START Extracted information

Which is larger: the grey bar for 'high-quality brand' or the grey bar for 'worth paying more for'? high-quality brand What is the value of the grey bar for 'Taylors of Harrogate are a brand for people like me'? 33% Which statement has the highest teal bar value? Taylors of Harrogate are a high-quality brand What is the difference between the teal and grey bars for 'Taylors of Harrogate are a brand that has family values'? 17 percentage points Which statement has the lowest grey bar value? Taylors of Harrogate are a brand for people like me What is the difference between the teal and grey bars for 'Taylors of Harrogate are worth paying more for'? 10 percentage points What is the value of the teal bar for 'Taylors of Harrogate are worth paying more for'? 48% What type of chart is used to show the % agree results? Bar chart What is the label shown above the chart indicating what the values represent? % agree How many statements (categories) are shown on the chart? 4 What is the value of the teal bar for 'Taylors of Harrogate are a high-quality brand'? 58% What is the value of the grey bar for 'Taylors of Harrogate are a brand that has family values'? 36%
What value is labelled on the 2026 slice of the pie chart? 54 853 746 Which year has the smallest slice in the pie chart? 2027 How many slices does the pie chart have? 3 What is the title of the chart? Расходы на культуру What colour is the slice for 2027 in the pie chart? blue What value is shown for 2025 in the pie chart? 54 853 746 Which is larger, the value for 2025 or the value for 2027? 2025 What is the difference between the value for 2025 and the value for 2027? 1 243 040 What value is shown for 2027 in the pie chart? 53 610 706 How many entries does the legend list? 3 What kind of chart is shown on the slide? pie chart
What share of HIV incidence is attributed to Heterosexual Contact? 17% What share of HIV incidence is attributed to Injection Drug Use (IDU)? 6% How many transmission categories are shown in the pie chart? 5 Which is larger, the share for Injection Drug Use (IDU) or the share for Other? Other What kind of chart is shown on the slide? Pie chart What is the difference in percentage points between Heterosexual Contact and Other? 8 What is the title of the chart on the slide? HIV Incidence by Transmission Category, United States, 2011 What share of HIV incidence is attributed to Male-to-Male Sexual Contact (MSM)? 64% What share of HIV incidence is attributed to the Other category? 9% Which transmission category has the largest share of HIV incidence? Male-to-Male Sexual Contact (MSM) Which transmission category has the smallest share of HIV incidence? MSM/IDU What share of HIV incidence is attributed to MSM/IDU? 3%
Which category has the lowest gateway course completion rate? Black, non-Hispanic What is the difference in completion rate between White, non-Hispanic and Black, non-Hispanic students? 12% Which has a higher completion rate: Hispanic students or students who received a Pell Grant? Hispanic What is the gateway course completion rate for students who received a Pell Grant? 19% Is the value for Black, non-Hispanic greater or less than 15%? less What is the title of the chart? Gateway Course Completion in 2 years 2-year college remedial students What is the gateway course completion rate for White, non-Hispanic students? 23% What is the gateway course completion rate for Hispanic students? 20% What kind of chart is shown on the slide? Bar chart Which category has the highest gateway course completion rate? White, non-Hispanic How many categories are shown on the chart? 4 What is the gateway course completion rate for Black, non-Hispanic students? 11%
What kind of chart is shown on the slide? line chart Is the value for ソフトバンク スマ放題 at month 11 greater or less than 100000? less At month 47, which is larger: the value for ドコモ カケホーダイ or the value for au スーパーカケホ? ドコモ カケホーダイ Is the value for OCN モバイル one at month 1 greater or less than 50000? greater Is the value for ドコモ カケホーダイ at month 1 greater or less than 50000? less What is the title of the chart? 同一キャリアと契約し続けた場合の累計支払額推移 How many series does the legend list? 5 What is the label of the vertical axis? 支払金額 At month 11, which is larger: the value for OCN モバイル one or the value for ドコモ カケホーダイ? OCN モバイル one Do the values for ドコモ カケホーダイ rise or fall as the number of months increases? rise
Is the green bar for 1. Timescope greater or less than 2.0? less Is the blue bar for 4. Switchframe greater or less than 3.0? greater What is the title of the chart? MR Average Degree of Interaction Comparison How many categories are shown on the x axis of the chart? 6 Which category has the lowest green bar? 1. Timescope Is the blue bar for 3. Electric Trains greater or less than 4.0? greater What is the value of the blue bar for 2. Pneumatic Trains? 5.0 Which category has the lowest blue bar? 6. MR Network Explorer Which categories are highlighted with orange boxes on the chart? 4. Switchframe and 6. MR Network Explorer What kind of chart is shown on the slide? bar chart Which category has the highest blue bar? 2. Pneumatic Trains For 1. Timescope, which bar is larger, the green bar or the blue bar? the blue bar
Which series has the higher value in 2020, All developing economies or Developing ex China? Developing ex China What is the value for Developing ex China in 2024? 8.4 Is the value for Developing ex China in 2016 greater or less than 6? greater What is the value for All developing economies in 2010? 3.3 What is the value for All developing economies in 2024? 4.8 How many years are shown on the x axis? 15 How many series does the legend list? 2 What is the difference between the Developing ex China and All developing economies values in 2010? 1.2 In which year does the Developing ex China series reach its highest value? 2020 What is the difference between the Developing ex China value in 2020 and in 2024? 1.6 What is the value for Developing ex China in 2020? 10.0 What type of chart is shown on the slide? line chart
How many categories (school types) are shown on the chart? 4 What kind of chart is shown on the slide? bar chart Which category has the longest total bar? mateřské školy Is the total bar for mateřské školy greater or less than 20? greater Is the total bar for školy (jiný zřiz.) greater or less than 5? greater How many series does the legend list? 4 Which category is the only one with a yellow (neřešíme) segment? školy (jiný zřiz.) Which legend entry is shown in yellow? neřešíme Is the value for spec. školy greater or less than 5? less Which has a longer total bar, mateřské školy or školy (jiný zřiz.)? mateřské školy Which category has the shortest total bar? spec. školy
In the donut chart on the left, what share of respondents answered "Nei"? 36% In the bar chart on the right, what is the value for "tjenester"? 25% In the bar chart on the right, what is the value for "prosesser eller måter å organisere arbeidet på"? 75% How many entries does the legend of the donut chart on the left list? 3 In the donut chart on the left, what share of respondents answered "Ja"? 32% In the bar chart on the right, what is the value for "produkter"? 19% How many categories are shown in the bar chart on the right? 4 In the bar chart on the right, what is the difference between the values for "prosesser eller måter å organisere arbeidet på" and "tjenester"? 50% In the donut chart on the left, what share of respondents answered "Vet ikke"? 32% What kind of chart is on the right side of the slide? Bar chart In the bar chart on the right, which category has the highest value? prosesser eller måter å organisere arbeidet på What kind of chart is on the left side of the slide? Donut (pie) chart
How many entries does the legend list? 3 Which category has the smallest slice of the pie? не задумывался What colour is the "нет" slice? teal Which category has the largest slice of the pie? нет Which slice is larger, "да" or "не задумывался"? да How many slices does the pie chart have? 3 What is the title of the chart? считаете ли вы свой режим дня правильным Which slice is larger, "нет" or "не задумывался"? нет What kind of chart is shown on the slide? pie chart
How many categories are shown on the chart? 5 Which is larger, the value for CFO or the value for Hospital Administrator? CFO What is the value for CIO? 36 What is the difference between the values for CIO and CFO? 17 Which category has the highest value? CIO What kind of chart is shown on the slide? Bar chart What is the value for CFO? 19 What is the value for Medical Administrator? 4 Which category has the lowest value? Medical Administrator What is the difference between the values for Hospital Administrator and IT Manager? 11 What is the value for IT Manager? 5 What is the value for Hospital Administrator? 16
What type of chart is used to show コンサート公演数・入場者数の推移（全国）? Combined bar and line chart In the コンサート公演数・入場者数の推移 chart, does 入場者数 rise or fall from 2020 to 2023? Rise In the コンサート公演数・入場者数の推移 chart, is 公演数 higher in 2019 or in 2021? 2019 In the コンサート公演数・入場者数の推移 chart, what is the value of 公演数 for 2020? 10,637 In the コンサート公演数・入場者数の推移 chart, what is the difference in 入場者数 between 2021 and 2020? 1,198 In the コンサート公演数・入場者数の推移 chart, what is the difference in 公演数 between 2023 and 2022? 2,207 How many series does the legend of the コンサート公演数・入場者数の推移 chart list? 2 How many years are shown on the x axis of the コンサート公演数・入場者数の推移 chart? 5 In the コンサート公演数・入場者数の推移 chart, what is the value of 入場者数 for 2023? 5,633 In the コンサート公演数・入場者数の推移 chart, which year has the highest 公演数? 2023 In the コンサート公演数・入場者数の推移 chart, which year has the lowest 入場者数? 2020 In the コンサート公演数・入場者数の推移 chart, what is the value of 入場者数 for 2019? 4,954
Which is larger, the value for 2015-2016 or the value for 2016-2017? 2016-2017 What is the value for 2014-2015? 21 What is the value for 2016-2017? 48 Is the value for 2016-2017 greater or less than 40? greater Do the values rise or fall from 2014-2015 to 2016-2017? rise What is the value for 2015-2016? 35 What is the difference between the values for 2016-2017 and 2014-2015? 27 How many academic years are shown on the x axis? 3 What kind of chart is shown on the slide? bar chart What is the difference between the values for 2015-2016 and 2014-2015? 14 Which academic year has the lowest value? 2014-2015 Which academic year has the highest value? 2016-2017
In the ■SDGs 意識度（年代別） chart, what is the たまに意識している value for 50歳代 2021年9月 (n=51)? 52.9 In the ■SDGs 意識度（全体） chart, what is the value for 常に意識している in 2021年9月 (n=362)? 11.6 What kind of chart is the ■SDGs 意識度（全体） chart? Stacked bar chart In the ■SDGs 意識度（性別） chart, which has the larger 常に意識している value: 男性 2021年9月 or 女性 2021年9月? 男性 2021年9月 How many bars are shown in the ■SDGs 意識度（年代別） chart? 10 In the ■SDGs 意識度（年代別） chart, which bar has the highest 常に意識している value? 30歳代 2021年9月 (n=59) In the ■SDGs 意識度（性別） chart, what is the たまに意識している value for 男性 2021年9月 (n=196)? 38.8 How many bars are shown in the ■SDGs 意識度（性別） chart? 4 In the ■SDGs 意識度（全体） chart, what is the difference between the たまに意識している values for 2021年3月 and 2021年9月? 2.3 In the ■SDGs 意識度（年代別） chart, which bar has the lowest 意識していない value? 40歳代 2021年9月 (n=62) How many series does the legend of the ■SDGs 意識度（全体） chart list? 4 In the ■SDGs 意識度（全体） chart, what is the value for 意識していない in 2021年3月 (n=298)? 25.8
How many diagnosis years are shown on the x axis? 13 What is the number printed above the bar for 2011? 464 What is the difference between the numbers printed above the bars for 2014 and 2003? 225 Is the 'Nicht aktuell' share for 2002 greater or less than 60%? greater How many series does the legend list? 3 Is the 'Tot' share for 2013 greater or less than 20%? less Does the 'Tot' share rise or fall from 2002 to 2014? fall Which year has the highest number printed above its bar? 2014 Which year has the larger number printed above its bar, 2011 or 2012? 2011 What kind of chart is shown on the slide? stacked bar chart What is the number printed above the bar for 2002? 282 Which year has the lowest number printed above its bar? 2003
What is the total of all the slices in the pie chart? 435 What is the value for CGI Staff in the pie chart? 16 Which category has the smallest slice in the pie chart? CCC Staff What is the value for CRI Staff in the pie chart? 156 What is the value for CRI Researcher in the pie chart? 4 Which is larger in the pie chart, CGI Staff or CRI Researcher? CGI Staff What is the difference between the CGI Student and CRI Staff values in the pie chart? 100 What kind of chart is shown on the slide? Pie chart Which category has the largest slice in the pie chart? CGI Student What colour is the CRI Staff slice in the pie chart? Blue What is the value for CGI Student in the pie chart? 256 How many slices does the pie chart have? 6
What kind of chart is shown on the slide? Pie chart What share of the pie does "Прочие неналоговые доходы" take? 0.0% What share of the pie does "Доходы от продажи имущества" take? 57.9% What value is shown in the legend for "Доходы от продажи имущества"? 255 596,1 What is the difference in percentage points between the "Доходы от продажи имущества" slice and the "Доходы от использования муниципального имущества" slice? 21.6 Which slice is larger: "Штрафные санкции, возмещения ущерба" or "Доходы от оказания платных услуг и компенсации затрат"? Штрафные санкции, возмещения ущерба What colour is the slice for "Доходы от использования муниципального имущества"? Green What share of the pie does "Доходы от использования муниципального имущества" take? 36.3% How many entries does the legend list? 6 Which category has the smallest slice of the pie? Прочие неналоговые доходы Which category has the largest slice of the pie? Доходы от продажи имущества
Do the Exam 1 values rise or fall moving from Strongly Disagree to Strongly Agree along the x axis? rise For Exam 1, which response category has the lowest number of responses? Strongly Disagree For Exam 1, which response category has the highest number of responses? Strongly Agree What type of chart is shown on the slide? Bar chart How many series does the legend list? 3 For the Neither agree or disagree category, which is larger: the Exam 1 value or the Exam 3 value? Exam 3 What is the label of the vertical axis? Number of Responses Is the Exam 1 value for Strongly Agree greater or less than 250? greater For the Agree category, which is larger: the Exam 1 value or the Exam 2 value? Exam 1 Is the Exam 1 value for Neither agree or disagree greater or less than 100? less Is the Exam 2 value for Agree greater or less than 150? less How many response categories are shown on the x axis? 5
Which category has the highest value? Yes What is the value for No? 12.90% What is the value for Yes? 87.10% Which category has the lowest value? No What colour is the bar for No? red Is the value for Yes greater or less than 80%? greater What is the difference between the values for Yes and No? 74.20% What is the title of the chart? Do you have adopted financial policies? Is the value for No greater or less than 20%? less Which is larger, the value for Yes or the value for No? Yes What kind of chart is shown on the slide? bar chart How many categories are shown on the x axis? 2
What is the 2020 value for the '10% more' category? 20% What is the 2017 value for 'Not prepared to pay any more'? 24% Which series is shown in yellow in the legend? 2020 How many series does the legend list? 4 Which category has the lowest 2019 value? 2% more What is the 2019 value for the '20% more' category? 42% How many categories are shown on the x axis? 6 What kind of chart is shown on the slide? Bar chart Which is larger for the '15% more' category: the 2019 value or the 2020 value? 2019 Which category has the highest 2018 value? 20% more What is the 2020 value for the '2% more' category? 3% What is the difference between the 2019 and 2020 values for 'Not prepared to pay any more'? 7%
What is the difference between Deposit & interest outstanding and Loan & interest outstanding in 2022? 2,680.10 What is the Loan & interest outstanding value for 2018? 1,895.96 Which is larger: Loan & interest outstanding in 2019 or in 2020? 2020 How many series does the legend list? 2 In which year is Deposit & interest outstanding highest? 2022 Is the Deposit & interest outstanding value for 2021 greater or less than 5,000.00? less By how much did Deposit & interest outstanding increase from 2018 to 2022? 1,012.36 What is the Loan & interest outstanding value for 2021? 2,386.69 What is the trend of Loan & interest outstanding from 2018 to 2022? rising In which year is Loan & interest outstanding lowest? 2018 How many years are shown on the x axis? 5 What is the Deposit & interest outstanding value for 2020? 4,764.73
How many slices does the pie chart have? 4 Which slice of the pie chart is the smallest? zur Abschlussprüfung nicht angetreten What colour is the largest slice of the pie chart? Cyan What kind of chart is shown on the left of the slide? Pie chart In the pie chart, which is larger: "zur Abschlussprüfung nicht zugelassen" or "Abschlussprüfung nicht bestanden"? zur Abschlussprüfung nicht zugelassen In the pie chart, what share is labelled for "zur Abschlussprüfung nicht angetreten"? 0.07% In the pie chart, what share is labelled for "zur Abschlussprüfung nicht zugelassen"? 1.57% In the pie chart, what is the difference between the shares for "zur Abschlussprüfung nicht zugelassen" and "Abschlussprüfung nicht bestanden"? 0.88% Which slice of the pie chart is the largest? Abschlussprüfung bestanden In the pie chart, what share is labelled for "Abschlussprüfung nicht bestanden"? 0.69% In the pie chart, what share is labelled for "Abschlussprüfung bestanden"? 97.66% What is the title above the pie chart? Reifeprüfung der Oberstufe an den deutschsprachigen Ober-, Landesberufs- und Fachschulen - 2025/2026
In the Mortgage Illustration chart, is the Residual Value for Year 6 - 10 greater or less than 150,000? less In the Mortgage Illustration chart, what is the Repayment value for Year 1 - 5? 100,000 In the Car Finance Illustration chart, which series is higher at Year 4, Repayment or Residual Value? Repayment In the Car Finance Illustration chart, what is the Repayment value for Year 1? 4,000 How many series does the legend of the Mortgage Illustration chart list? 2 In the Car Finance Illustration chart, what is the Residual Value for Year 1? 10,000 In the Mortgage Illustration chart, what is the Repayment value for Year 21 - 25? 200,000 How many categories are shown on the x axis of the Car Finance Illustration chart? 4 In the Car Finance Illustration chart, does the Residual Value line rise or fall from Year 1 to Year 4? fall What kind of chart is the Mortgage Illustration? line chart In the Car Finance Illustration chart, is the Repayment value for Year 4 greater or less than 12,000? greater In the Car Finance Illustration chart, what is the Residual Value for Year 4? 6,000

END Extracted information

• Action item:
Copy out the entries word for word, from the first line through the line that contains "What value is labelled".

• Solution to this task:
Which is larger: the grey bar for 'high-quality brand' or the grey bar for 'worth paying more for'? high-quality brand What is the value of the grey bar for 'Taylors of Harrogate are a brand for people like me'? 33% Which statement has the highest teal bar value? Taylors of Harrogate are a high-quality brand What is the difference between the teal and grey bars for 'Taylors of Harrogate are a brand that has family values'? 17 percentage points Which statement has the lowest grey bar value? Taylors of Harrogate are a brand for people like me What is the difference between the teal and grey bars for 'Taylors of Harrogate are worth paying more for'? 10 percentage points What is the value of the teal bar for 'Taylors of Harrogate are worth paying more for'? 48% What type of chart is used to show the % agree results? Bar chart What is the label shown above the chart indicating what the values represent? % agree How many statements (categories) are shown on the chart? 4 What is the value of the teal bar for 'Taylors of Harrogate are a high-quality brand'? 58% What is the value of the grey bar for 'Taylors of Harrogate are a brand that has family values'? 36%
What value is labelled on the 2026 slice of the pie chart? 54 853 746 Which year has the smallest slice in the pie chart? 2027 How many slices does the pie chart have? 3 What is the title of the chart? Расходы на культуру What colour is the slice for 2027 in the pie chart? blue What value is shown for 2025 in the pie chart? 54 853 746 Which is larger, the value for 2025 or the value for 2027? 2025 What is the difference between the value for 2025 and the value for 2027? 1 243 040 What value is shown for 2027 in the pie chart? 53 610 706 How many entries does the legend list? 3 What kind of chart is shown on the slide? pie chart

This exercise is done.